We spend about $1 billion annually making ridiculous paper $1 bills. Directly traceable to extremists who supported Bernie Sanders and Donald Trump. People who know because a Central Committee of the Party (ie Fox News) has ordered us what to think.

How hard is it to eliminate a penny? How hard is it to eliminate the paper $1 and $5 bills? Same logic also proved Saddam had WMDs. "I was told what to believe. So it must be true."| Let's attack China. That will solve everything. Propaganda said so. It must be true.

"I know because I am a conservative."

"Beam me up Scotti. There's no intelligent life down here any more." How curious. Even he is now in space.

BigV 07-24-2020 07:05 PM

Please Scotti. Please.

xoxoxoBruce 07-26-2020 08:26 PM

God yes, Scotti, take the raving lunatic away, he's trying to make everything more expensive and every purchase traceable by the government. :crazy:

tw 07-27-2020 12:17 PM

Once upon a time (some decades ago), smallest denomination was a dime. So a soda cost a $1 (a dime in those day). Now that we have 0.1 and 0.5 cent denominations (called the penny and nickel), soda costs more than $1. We also waste a $billion every year foolishly making paper dollar bills. We know costs are higher because extremists love to 'wreck shit' by doing nothing. Even use pervert reasoning to claim otherwise.

BigV 07-27-2020 01:08 PM

Did you mean a dime and a half dollar?

sexobon 07-27-2020 05:11 PM

Quote:

Originally Posted by tw (Post 1055783)
Once upon a time (some decades ago), smallest denomination was a dime. ...

... Now that we have 0.1 and 0.5 cent [sic] denominations (called the penny and nickel), ...

US 1’ coins have been minted since 1793. US 5’ coins have been minted since 1866 and before that Half Dimes were minted since 1794.

You're intertwining denominations with legal tender status. US 1’ and 5’ coins didn't become legal tender until 1873 (over a century ago). The total amount they were legal tender for was limited though.

It was the Coinage Act of 1965 ("some decades ago") that codified legal tender status for all US circulating coins without limit.

The US 1’ and 5’ denominations previously existed as have 1/2’, 2’, 3’ and Half Dime denominations for periods of time in the past.

Diaphone Jim 07-27-2020 05:48 PM

An extremely useful question that should be asked by everyone several times a day is "Cui bono?". Who benefits?
When the price of something is $.99 instead of a dollar, you might wonder is the merchant is fooling you or are you fooling yourself to think there is a difference.
But the real question is: Who benefits?

All the coins we have to use instead of even money is good for somebody, just not us.

Anyone ever clerk at a store where every cash register had a well worn tax table? You had to follow down the column of the total of taxable items to find the rounded-off break set at the current percentage rate to add to the total that would eventually be backfigured to pay the franchise boards.
WTF benefited from that?
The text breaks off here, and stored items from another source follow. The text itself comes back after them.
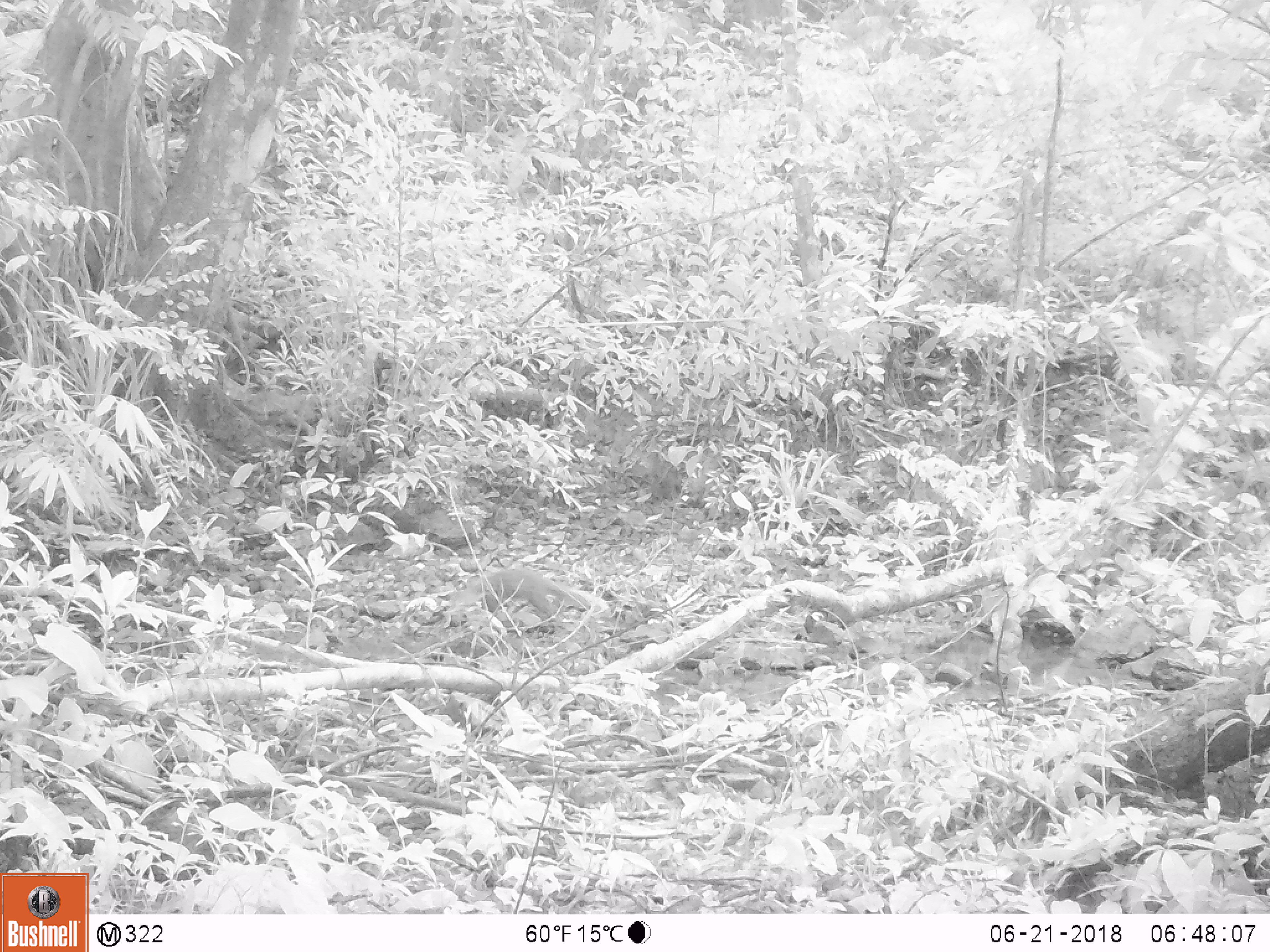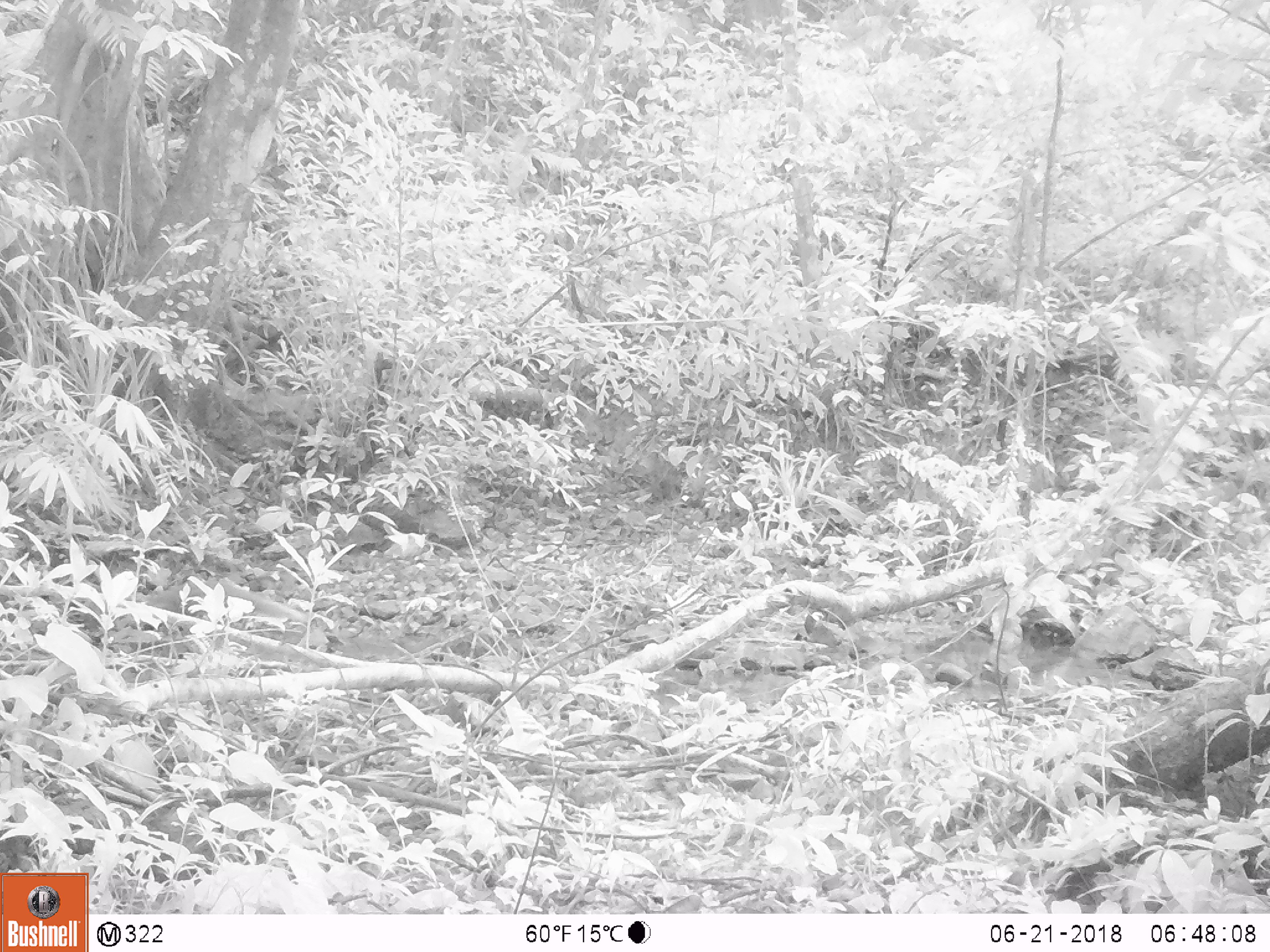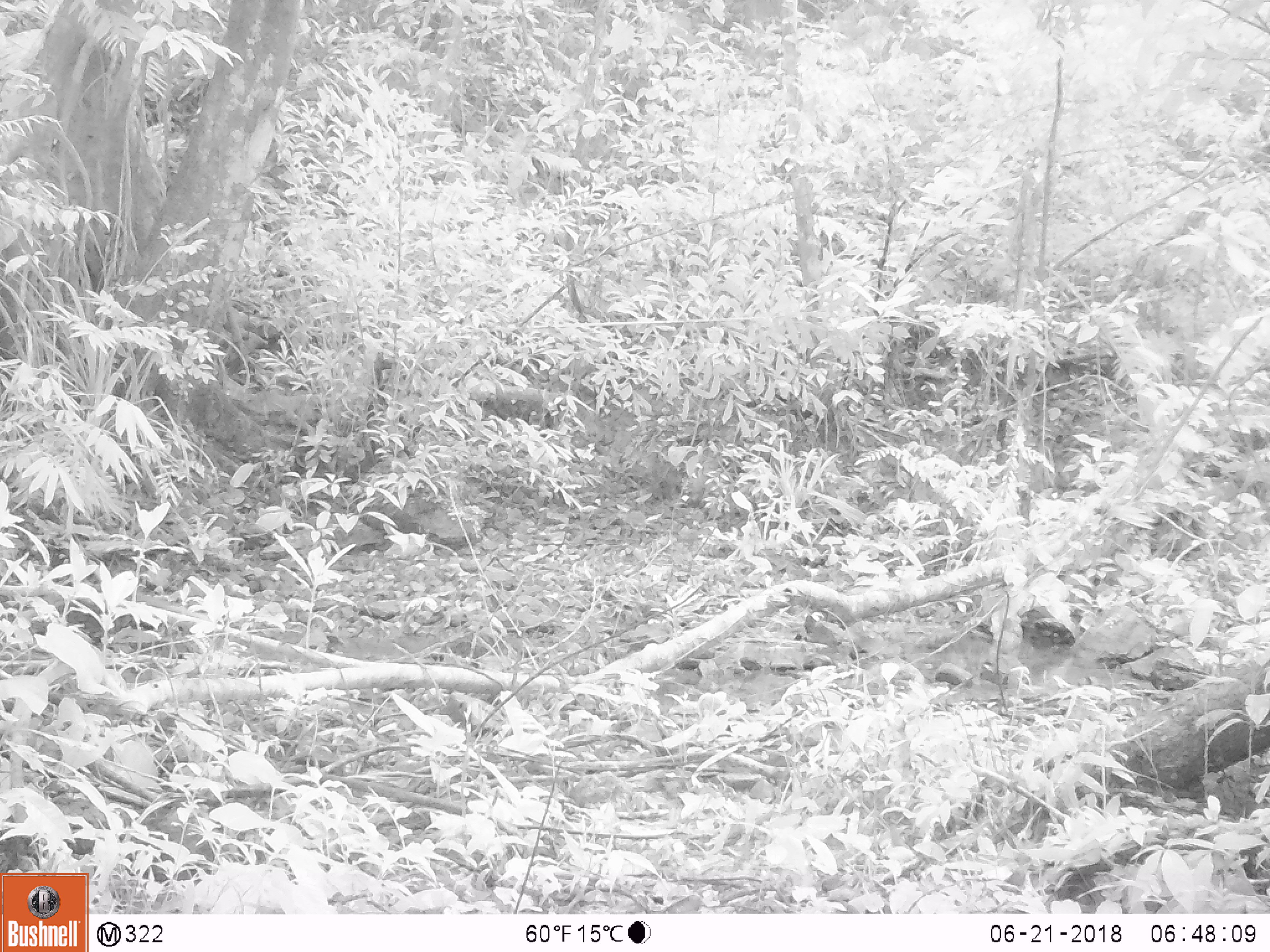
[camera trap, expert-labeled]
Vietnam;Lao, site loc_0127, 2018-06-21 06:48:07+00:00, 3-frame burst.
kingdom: Animalia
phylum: Chordata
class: Mammalia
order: Carnivora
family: Herpestidae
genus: Urva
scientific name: Urva urva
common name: crab-eating mongoose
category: crab eating mongoose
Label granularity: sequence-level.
We still do it most everywhere except the cash register steals the money without the hassle.
I remember marveling on trips to England how everything came out even, no small change (coins) involved.
Cui bono?

tw 07-27-2020 06:24 PM

Quote:

Originally Posted by Diaphone Jim (Post 1055796)
I remember marveling on trips to England how everything came out even, no small change (coins) involved.
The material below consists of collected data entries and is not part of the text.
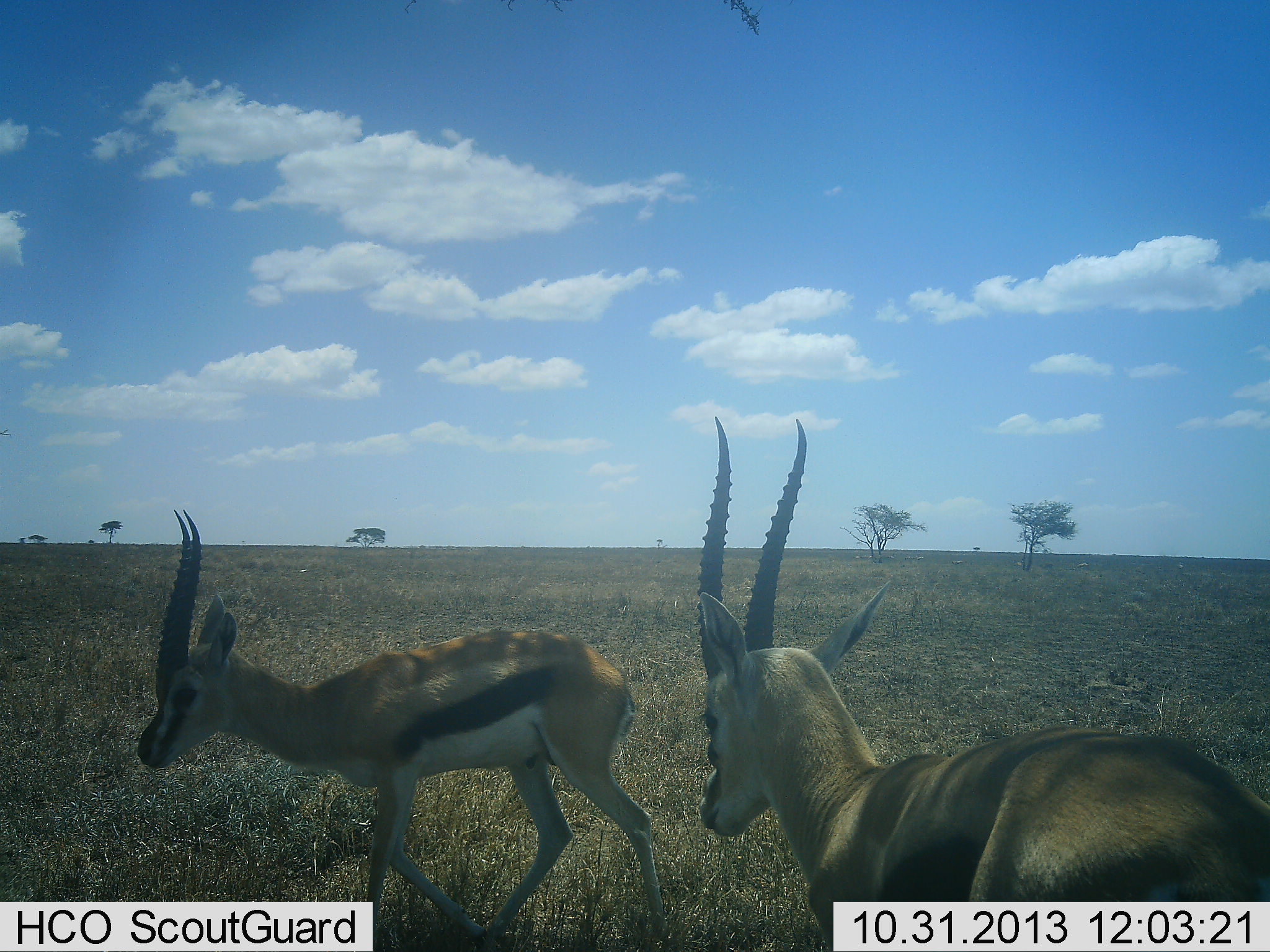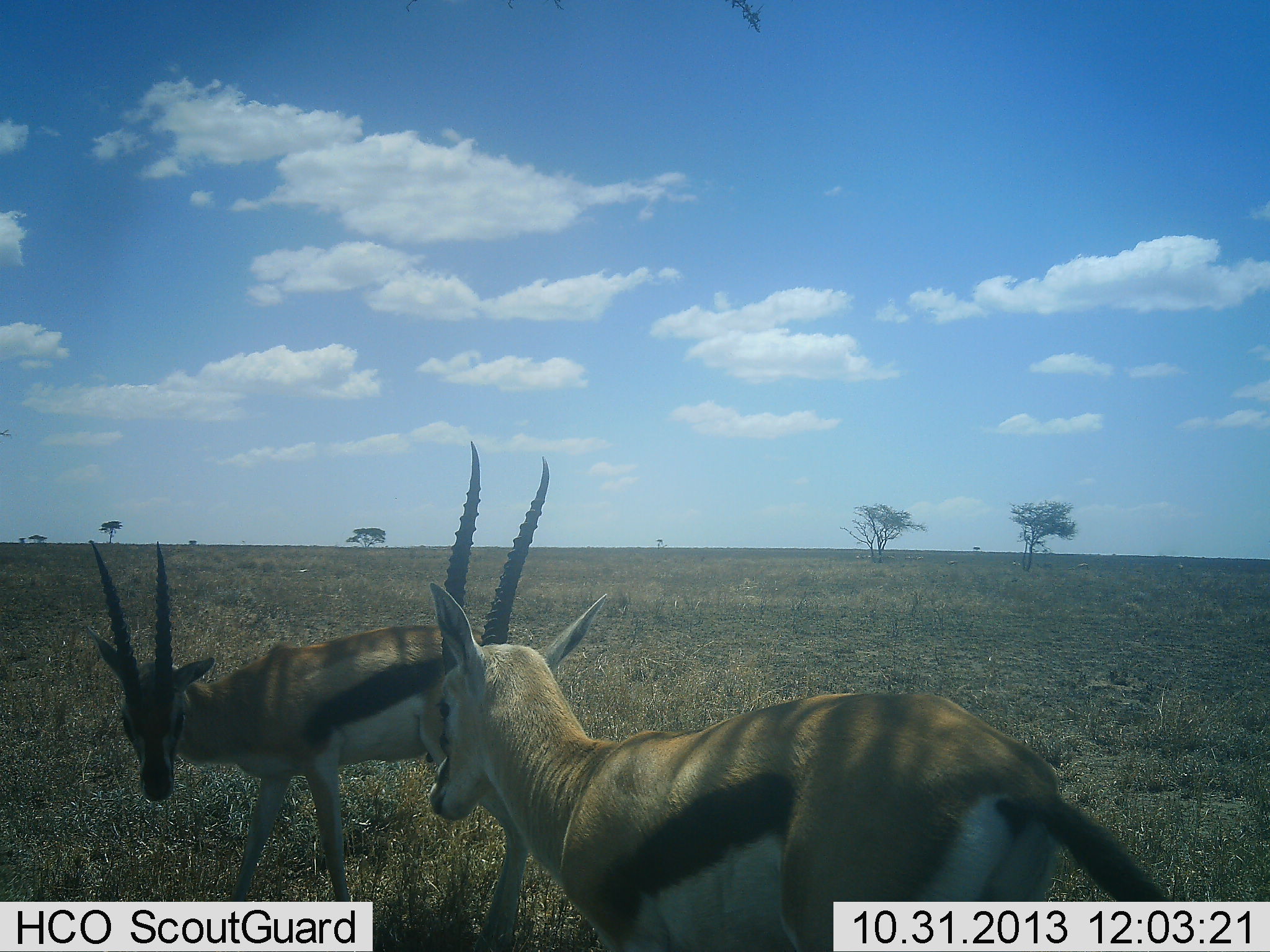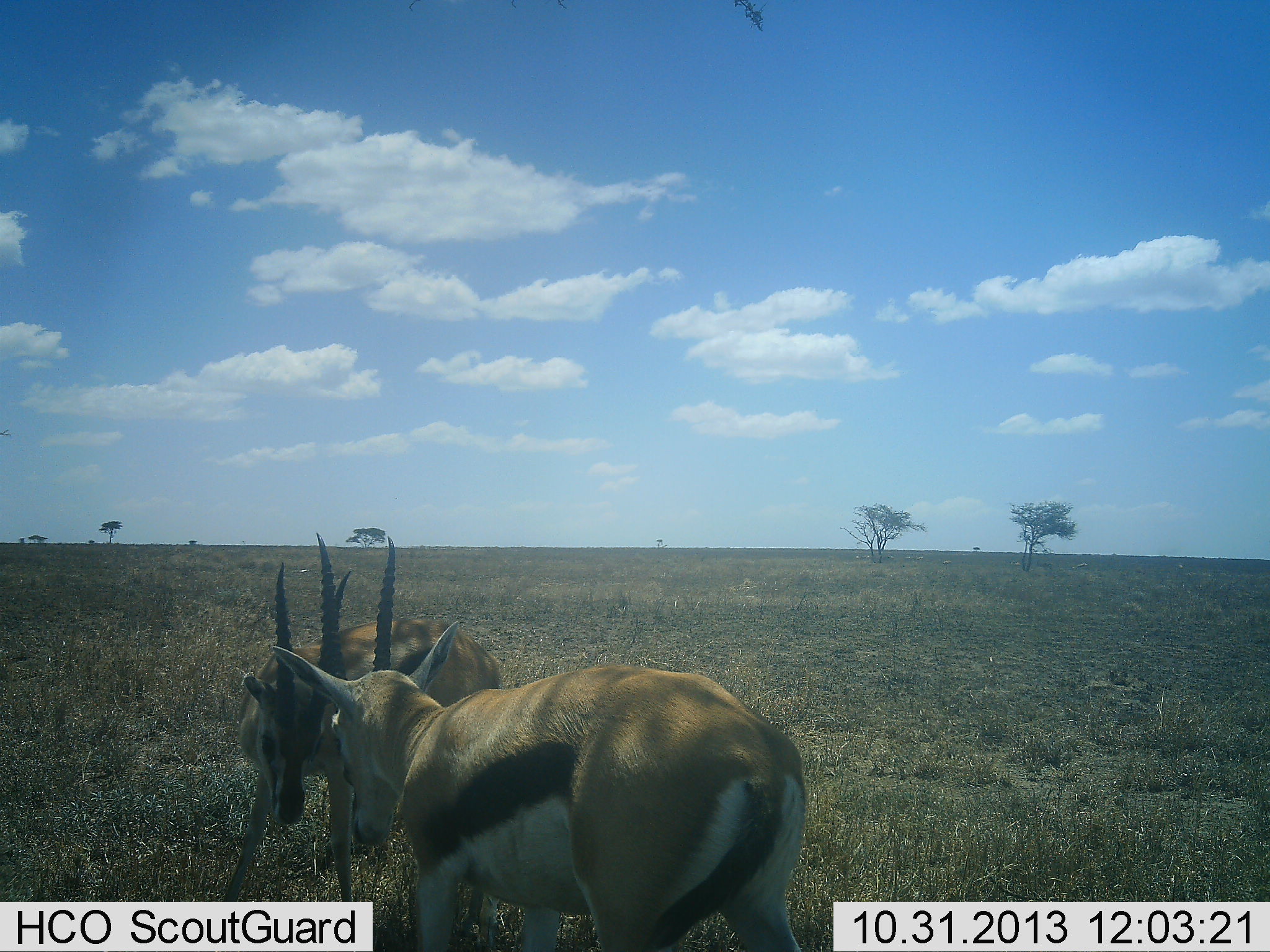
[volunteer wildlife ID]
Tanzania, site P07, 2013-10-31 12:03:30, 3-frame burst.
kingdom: Animalia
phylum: Chordata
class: Mammalia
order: Artiodactyla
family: Bovidae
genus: Eudorcas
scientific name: Eudorcas thomsonii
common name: thomson's gazelle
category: gazellethomsons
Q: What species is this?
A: Gazellethomsons (thomson's gazelle) (Eudorcas thomsonii).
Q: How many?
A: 2.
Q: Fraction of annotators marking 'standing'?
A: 16%.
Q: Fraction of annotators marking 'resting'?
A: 0%.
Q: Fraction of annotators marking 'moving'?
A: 58%.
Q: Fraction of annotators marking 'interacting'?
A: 53%.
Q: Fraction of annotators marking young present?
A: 0%.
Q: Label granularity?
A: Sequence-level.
In London in dark bars, it can be too much trouble to take out glasses to read those numbers. I would throw some coins on the bar and ask a bar tender to take what she needed. She would select a few coins. It only took maybe two coins to buy a pint of beer - because their currency has value.

glatt 08-12-2020 04:22 PM

Meanwhile at Arecibo Observatory
https://uploads.tapatalk-cdn.com/202...57854c6592.jpg

Gravdigr 08-12-2020 09:41 PM

Ow, my giant ear!

That's gonna cost at least a hunderd dang dollars.